The End of the Road: systemd’s “Socket” Units

36699

Sockets are used so that two different processes can share data or for shuttling information from one machine to another over the network. They are extremely useful and the basis of things like FTP, real-time network chat systems, secure shells, and so on.

For the fly-by programmer, sockets can be somewhat hard to get right, but by using systemd’s socket units, you can make systemd do the heavy lifting.

Besides making sockets simpler to set up, systemd dumps whatever comes in through the socket to STDIN. This means you don’t have to bother with complicated socket management in you script; just pick up the data from STDIN and use it from there.

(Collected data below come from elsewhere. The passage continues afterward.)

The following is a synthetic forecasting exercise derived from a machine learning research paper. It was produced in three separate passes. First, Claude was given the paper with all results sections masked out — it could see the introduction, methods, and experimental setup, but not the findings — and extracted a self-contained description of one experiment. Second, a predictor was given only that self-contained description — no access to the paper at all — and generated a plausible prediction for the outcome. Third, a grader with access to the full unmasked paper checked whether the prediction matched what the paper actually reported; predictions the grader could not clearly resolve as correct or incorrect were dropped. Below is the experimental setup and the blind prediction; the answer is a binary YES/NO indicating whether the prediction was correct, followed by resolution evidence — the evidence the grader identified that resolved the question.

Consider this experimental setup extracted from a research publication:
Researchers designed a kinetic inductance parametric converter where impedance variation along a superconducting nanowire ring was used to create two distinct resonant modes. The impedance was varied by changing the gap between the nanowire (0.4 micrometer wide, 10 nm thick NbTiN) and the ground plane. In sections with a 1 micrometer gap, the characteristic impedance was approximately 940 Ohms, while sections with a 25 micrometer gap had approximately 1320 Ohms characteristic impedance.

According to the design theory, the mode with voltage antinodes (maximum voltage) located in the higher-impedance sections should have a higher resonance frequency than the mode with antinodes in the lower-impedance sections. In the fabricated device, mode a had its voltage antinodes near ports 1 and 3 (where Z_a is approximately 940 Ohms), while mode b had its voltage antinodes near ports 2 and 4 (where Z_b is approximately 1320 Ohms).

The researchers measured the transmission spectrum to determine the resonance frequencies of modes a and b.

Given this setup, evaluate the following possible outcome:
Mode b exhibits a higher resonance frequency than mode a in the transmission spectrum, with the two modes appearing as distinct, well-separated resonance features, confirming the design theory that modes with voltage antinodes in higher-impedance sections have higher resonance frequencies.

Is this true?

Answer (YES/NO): YES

The other advantage is that systemd will make sure your socket is active only as long as necessary, waking it up when data is incoming, and closing it down again when it is done. This saves resources, as the server associated on the receiving side will be closed most of the time and will only be activated if a systemd socket unit detects activity on its port.

To see how all this works, first you’ll see how easy it is to send some strings of text over a systemd activated socket. Later, we’ll look at how to send a whole binary file. Finally, we will pick up the systemd-based surveillance system we have been developing over the past several installments and learn how to send the images it captures to your laptop.

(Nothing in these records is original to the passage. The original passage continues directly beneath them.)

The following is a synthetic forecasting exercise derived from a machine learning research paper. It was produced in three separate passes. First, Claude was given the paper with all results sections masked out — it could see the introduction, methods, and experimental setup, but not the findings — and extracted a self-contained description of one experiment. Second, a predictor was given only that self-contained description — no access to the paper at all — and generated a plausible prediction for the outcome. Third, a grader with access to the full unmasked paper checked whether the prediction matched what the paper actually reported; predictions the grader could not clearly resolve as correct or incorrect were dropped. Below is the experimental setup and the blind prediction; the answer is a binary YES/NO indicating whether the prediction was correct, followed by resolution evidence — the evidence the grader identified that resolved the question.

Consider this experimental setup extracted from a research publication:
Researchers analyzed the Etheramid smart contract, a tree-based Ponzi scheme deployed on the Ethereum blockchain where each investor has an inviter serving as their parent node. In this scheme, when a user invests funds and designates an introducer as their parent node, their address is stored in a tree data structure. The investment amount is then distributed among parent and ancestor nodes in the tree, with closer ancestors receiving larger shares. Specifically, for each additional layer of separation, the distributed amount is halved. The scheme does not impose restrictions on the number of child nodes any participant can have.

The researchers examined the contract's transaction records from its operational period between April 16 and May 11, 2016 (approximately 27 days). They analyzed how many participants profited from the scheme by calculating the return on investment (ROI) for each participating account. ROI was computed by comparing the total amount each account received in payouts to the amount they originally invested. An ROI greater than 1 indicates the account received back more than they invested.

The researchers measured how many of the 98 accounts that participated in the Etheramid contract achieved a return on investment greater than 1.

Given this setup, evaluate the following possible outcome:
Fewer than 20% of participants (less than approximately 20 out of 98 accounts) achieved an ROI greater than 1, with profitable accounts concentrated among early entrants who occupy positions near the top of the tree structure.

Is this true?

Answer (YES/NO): NO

DISCLAIMER: What you’ll see here are over-simplified examples created for teaching purposes only. Although they all work, there is no error-handling or security built into any of them. I don’t recommend you use them in a real-world scenario.

Sending Texts

Socket units are stupidly simple, or rather, they usually are. Although there are dozens of socket-specific directives you can use to fine tune your units, you will rarely use more than two. In this case, you do exactly that and use only a listening directive and the Accept directive:

# echo.socket
[Unit] 
Description = Echo server 

[Socket] 
ListenStream = 4444 
Accept = yes 

[Install] 
WantedBy = sockets.target

That is what a basic socket file looks like. It has a [Socket] section where you specify what it has to listen for. Apart from streams, it can listen for datagrams, sequential packages, and so on. On the other side of the “=" is where to listen from. You could specify a full IP address, file system socket, or something else. A single number, like you can see above, means a port. This socket unit will be listening on the local machine to port 4444.

The other socket-specific directive is Accept. Accept by default is set to false, as this is used mostly for AF_UNIX sockets. Not to get into too much detail, but AF_UNIX sockets are sockets where the processes sharing the information reside on the same machine.

As you want to send information from one machine to another, you will be using an AF_INET, and for that the best thing to do is have Accept set to true or yes.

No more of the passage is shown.